Rápidamente, el ministro convocó a la prensa para desmentir tamaña afirmación. Hay que decir que la forma de desmentirlo fue, cuanto menos, original, porque mostró en su propio ordenador portátil imágenes que le mostraban a él, posiblemente tan pedo o más que sus amigachos, orinando desnudo sobre un colega, o sobre el césped, en otro lado de la casa, mientras explicaba muy serio que, como se trataba de él mismo, no podía estar al mismo tiempo meando al coche de la policía, y que los que habían hecho eso eran tres amigos suyos, cuyo comportamiento desaprobaba. Eso es el actual ministro de Justicia belga. No me dirán los lectores que se trata de un asunto mucho más gracioso que el del piquito de Rubiales. Pues en España, ensimismados en nuestra propia basura, ni nos hemos enterado de esto.
¿Y del escándalo político de que el gobierno de España esté en manos de quienes aspiran a disgregarla? Eso es algo que en Bélgica no debe siquiera llamar la atención. El partido más votado en Bélgica en la Alianza Neoflamenca (por cierto, el que da apoyo a Puigdemont), un partido independentista que aspira a que Bélgica desparezca, porque defiende la secesión de Flandes, donde vive bastante más de la mitad de la población, y que en el Parlamento Europeo es tan de derecha que comparte grupo parlamentario con los polacos de Ley y Justicia y con Vox, a los que la prensa española tilda de extrema derecha un día sí y otro también. Pero es que el segundo partido más votado en Flandes, y creciendo, es Vlaams Belang, que está bastante más a la derecha de la Alianza Neoflamenca y para el que, supongo, la prensa española carece de calificativos, por haberlos gastado todos para adjetivar a los anteriores. En este contexto de ingobernabilidad, que un prófugo de la justicia española condicione el gobierno de un país es algo que sólo puede considerarse anecdótico y un hecho curioso, como mucho.
En fin, que no. Que no hay país que no tenga sus miserias y que los españoles hacemos muy mal en creer que las nuestras son las más vergonzantes, porque no es cierto.
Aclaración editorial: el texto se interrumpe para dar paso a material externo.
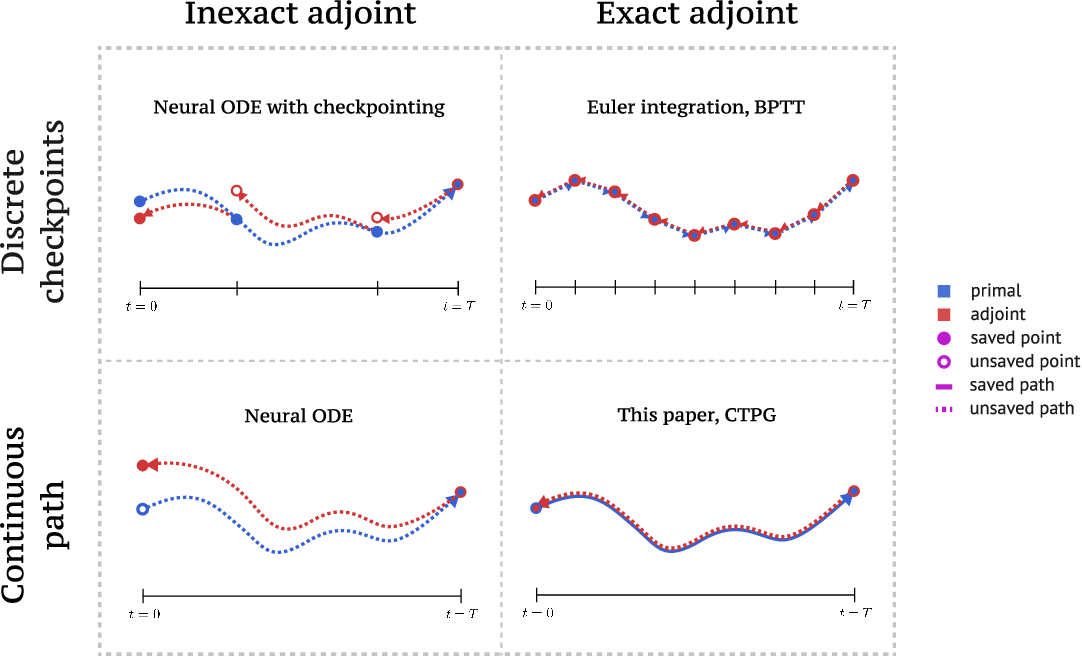 Figure 1 for Faster Policy Learning with Continuous-Time Gradients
Y eso por no pararnos en cosas como el Reino Unido y los sucesivos ridículos brexiteros, el gerontófilo presidente francés o el canciller alemán, últimamente aparecido con un parche en el ojo. Y ya no me paro a hablar de Italia, porque los italianos se llevan la palma con diferencia y, sin embargo, no se sabe cómo, se las arreglan para mantener el estilazo.
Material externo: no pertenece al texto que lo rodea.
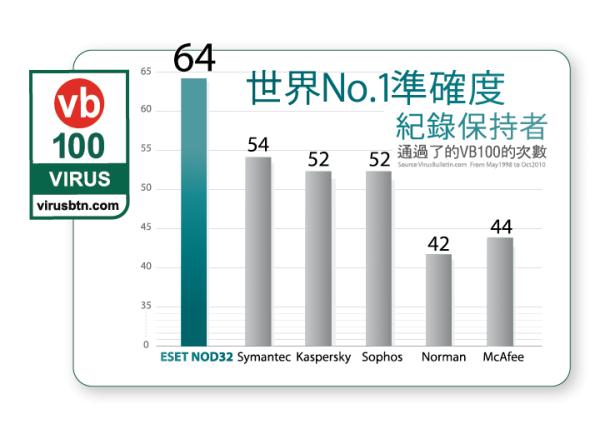 推荐使用:世界顶级杀毒软件ESET NOD32最新版本ESS/EAV 4.2.67.10中文版 + 有效升级ID - dearguoguo6688 - dearguoguo6688的博客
Me detendría más a referir situaciones ridículas que afectan a otros países menores que los que he mencionado arriba, pero eso daría lugar a una entrada larguísima, y el tren en el que me encuentro se halla cerca de su estación destino, París Este. Como no quiero guardar los bártulos de escritura aprisa y corriendo, mejor será que vaya concluyendo esta entrada, antes de que se haga tarde.